Of all the trends that have gone mainstream — man buns, planking, pumpkin spice flavored everything — it’s zero waste that I desperately want to become the new norm. Despite a homegrown life habit to minimize my footprint, I’ve known there are other things I can be doing to head toward zero waste. It simply took me paying closer attention to things I need, versus things I perceive as a convenience. Boxed cereal is a recent example. As a mom to two school-age kids, boxed cereal is inexpensive, it’s convenient, and it’s easy to overlook in the game of striving toward zero waste. But I brought the kids into the conversation, and now once a week or so we make a new batch of granola from bulk ingredients, and have successfully kicked the boxed cereal habit. As I’m discovering in my own life, it simply means looking harder for ways to cut back on waste.

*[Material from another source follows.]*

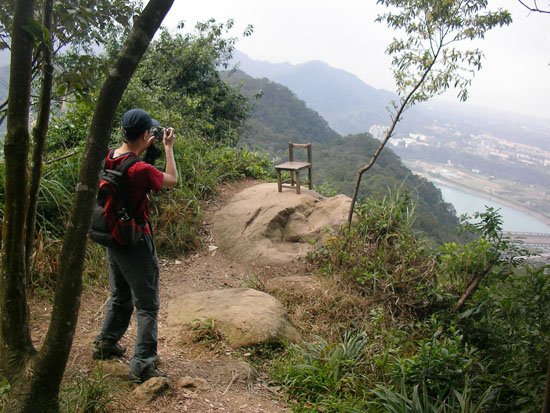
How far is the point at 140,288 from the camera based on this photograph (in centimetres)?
307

I’ve been using homemade shampoo for a few years now, so I decided to step up my bathroom zero waste game, and once the last drop was squeezed from my tube of Tom’s of Maine, I searched for a well-reviewed homemade toothpaste recipe, and I went for it. I found this one from Wellness Mama, and I’m on 3 months now and ab-so-lute-ly loving it! My teeth feel clean, they don’t feel sensitive to cold like they did before, and I swear they’re whiter. Plus, my dentist is fully on board. Do I sound like a commercial? I totally do. But I’m not selling you on a product. I’m selling you on a non-product. When you start to truly cut back on waste, you’ll notice that you simply can’t be bought like before, and the commercials and ads that fill up every single inch of marketable space don’t pertain to you. I love that feeling.
I’m still working through the batch of toothpaste that I made 3 months ago, but my 8 year old daughter told me she wanted some of her own, and she wanted orange-flavored. So I pulled out the ingredients again (with enough left to make probably 4 more years’ worth of toothpaste) and whipped up her own batch.
What you’ll need:
A lidded container or jar to store your toothpaste
5 tbsp Calcium Powder
2 tbsp Baking Soda
3 tbsp Xylitol Powder
5 tbsp Coconut Oil (or enough to get the texture you want)
3-4 drops of Essential Oil (Peppermint, Cinnamon, and Orange are my favorites)
Mix it all together in a bowl until you have the texture you like. Then spoon into your container or jar. I usually just dip my toothbrush into the container, but I cut the end off of a bamboo utensil that’s been floating around in the silverware drawer for ages, and my daughter uses that to scoop a little bit of toothpaste from the jar onto her toothbrush. I keep a smaller lidded container ready for when I travel.
You don’t need a ton of toothpaste on your brush, and yes, it will feel different than what you’re used to. But you’ll become familiar with it quickly, and I just bet, you’ll even love it.